The black triangle was used to designate "asocials" in the Nazi camps. With the word BLOD imposed on a white patch, it was used for the intellectually disabled and the mentally ill. BLOD, with the umlaut or whatever it's called over the O translates to "Stupid". And the "stupid" died in those camps too. Not in the same numbers that our Jewish lost did, but they died. In fact, the whole extermination campaign was tested out first on the BLOD. On the disabled. That's how the Nazis perfected mass murder on an outrageous scale - by murdering the mentally deficient and the mentally ill. In boarded up buses with the exhaust fed back in to them. By the "one bullet, one body, fill in the ditch even if they're still crying out" method. Later by Zyclon B. But oh yes, my disabled brothers and sisters were systematically and heartlessly murdered, simply for being less than perfect.

Some good reading here:

and here:

Some of the things I'm about to say will bother some of you reading this. Some of you will disagree, particularly about Terry Schiavo. I'm going to say them anyways, because they need to be said.

I've been alarmed by things in the news of late. Terry Schiavo, killed by her husband once she was no longer convenient to him. Michael Schiavo went from "I'll never pull the plug" to "Damn, I wanna get re-married and I'm Catholic so I can't divorce the vegetable and have a church wedding, snuff the bitch" in just a few years.

Eluana Englaro, a woman in Italy who also had food and water cut off from her because she was vegetative.

The general treatment of the disabled as somehow less than others, less important than others, less HUMAN than others. I have experienced this firsthand in hospitals over the years. I have even had one nurse ask my if I thought my life was worth living, and wouldn't it be a grand world if I could have an assisted suicide? Yes, really. I had an infection in my leg at the time. Hardly a reason to die.

The growing trend toward voluntary euthanasia for those who have deemed themselves no longer worthy of living due to advancing disabilities such as muscular dystrophy. (Don't get me wrong, if a person wants to die, that is between them and God, but sometimes I find myself wondering how many of those people feel pressure to make this choice because of their disability or illness causing hassles for their loved ones.)

Voluntary, TRULY voluntary euthanasia is a very personal choice, and one that I support. What I FEAR though, and history proves that this can occur, is involuntary euthanasia, or coerced euthanasia, simply because SOMEBODY ELSE deems another person's life not worth living based on their own or on society's idea of what makes a life have value.

I fear the possibility that some day, somebody will look at me. Fat. Crippled (mobility impaired for the PC among us. Me, I call it like I live it.) Chronically ill. Mentally ill.

I fear that they will say: This person has no decent quality of life. She can barely move without assistance. Her life is rigidly scheduled around pills and insulin injections that somebody else needs to assist her with. She's got more than one person in her head, her moods swing from top to bottom in five minutes flat, mostly to bottom. She shouldn't have to live like that. She shouldn't live like that. It would be a mercy, a kindness, an act of love...

I don't want that kind of love. I want to live. I don't give a rat's ass if I do it from a wheelchair, or if I'm crazy by somebody else's standards, or if I have to take these 17 pills and six insulin injections every single day of my life. I find joy in living, and that's all there is to it. I want to live for as long as I possibly can. Even with chronic illness. Even crazy. Even crippled and in constant pain.
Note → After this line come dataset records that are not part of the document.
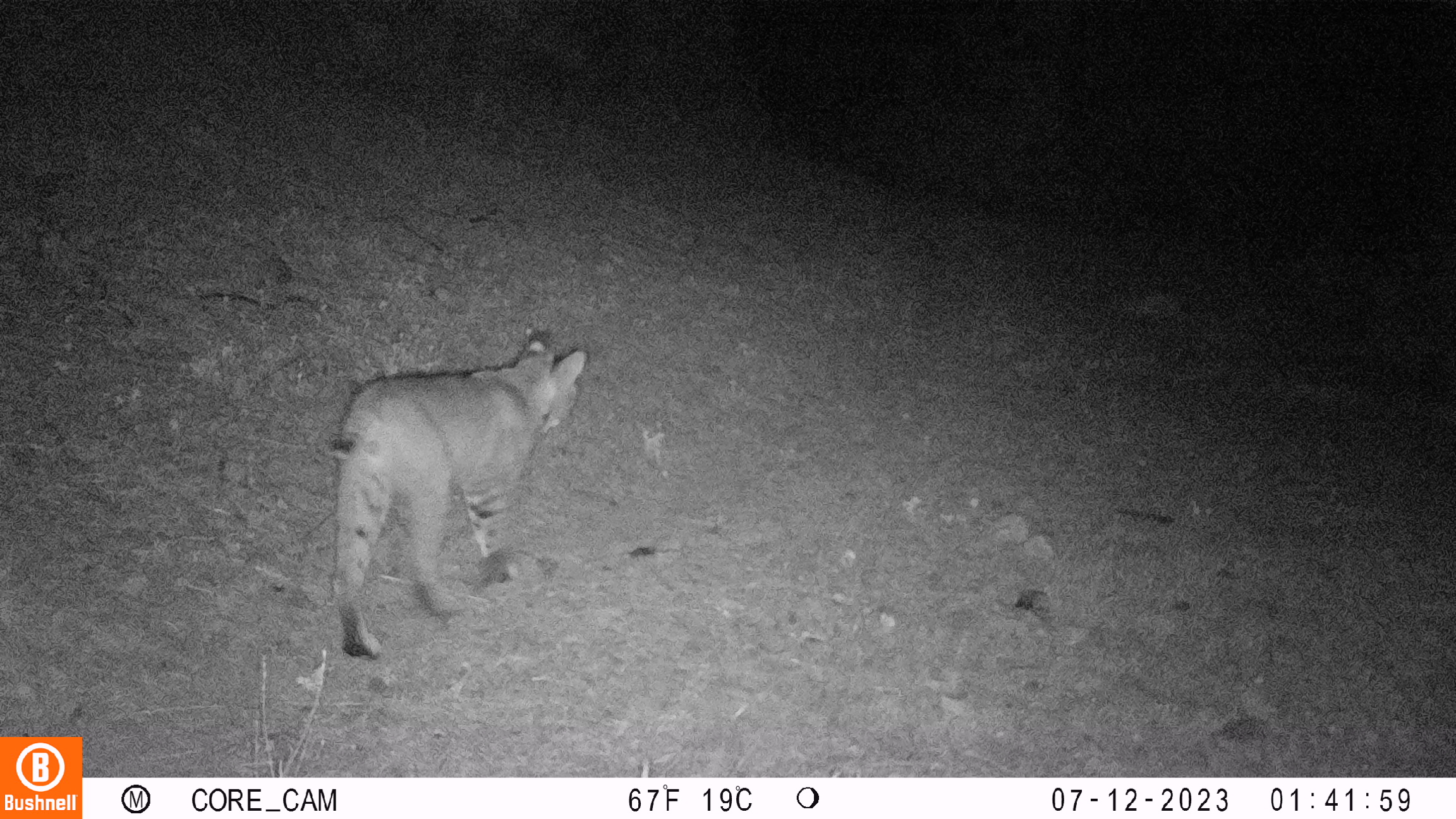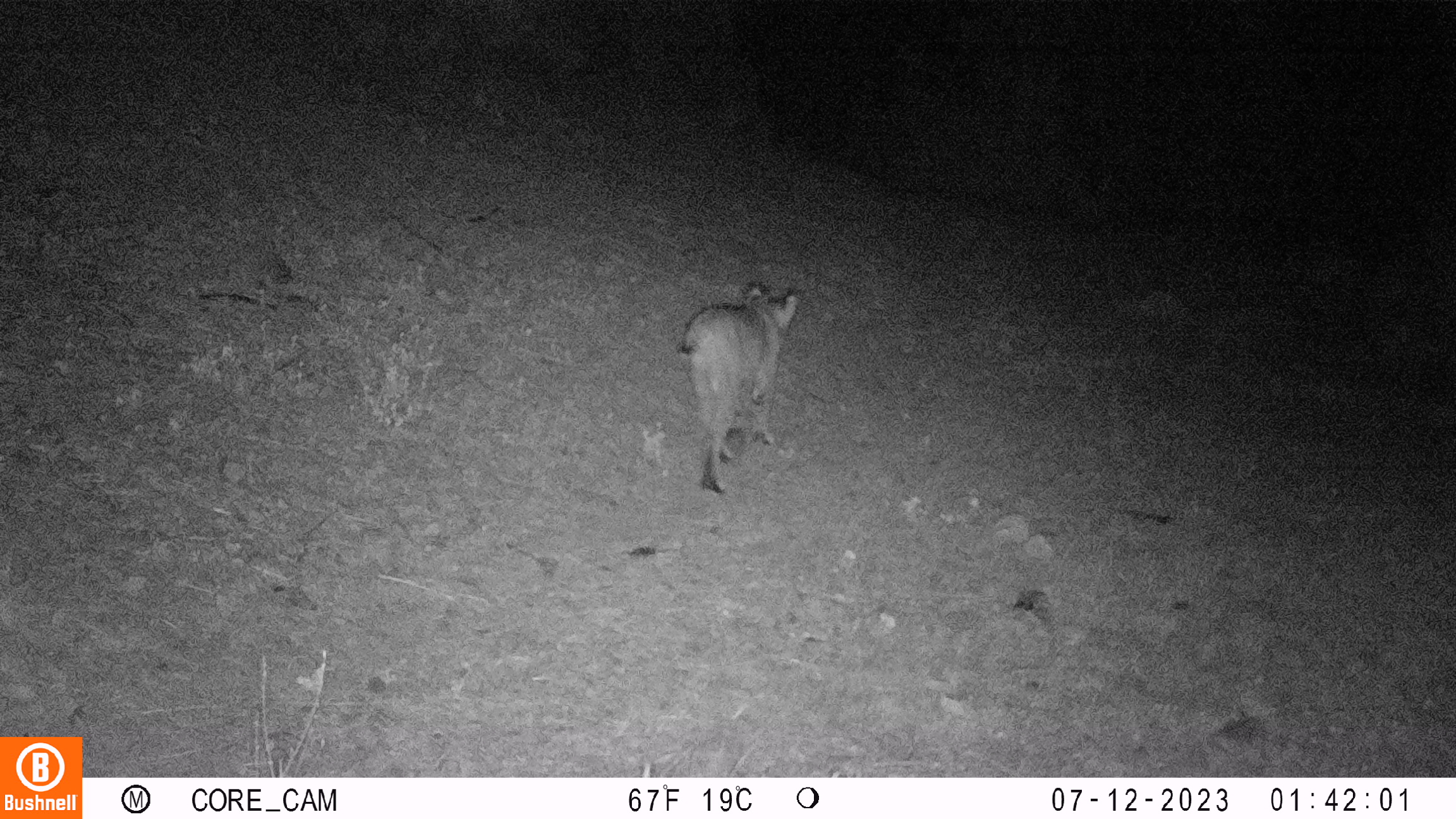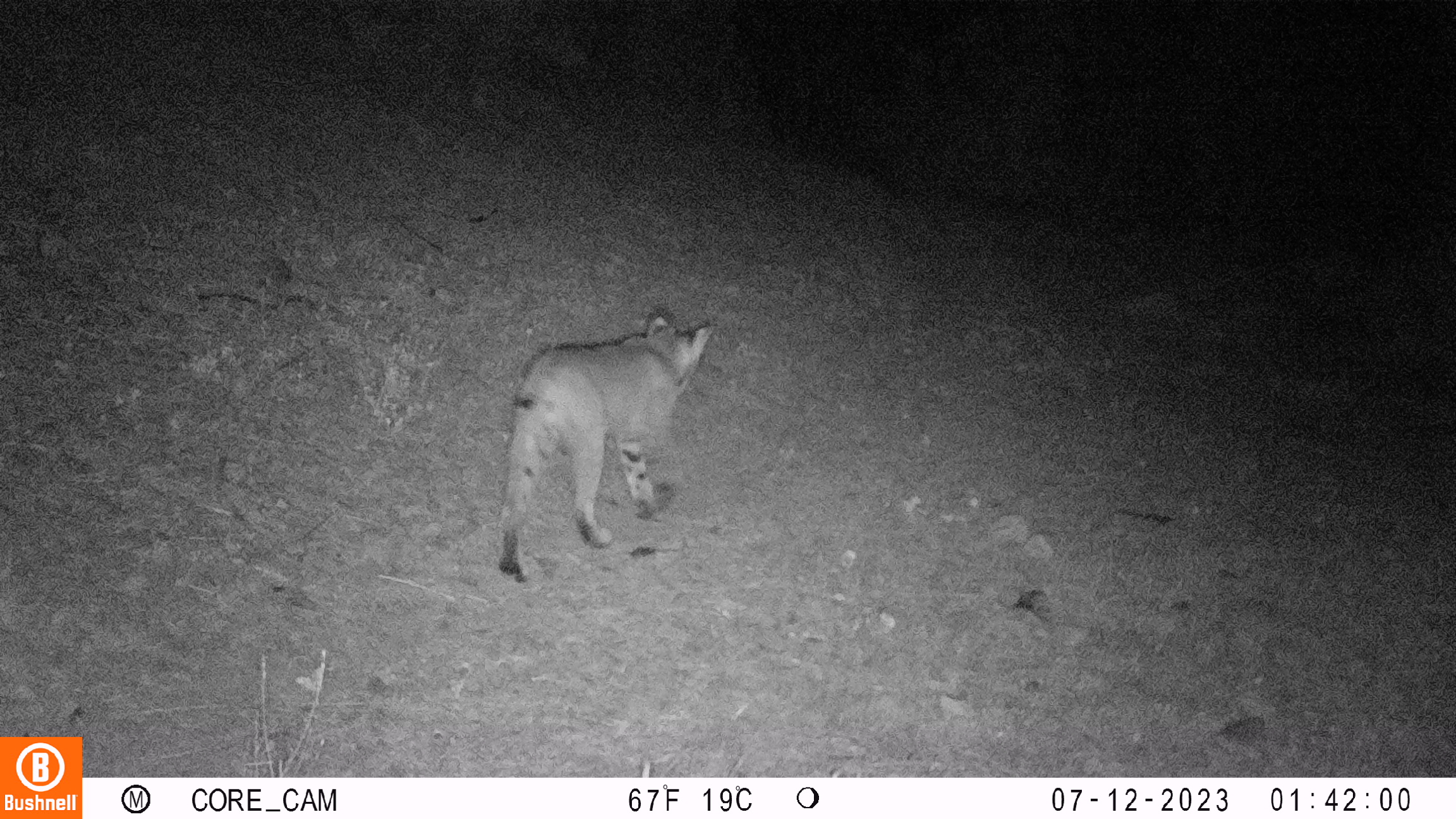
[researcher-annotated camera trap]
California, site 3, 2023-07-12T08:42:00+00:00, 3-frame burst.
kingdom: Animalia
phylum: Chordata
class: Mammalia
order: Carnivora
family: Felidae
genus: Lynx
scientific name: Lynx rufus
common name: bobcat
I have an advance directive should I ever wind up like Terry Schiavo. It's a simple one. It states that should that happen, Sam is to make whatever decision he feels is right at that time, and that should he choose to keep my body going for a while, he can change that decision at any time. But so long as there is even a HINT of awareness, I live. I live, dammit. Because snuffing out a life that may still have its worthwhile moments on some deep level that only that life can comprehend is still murder. It's murder.

And that is not okay. I choose not to be a victim.

I take back the black triangle because I choose to live.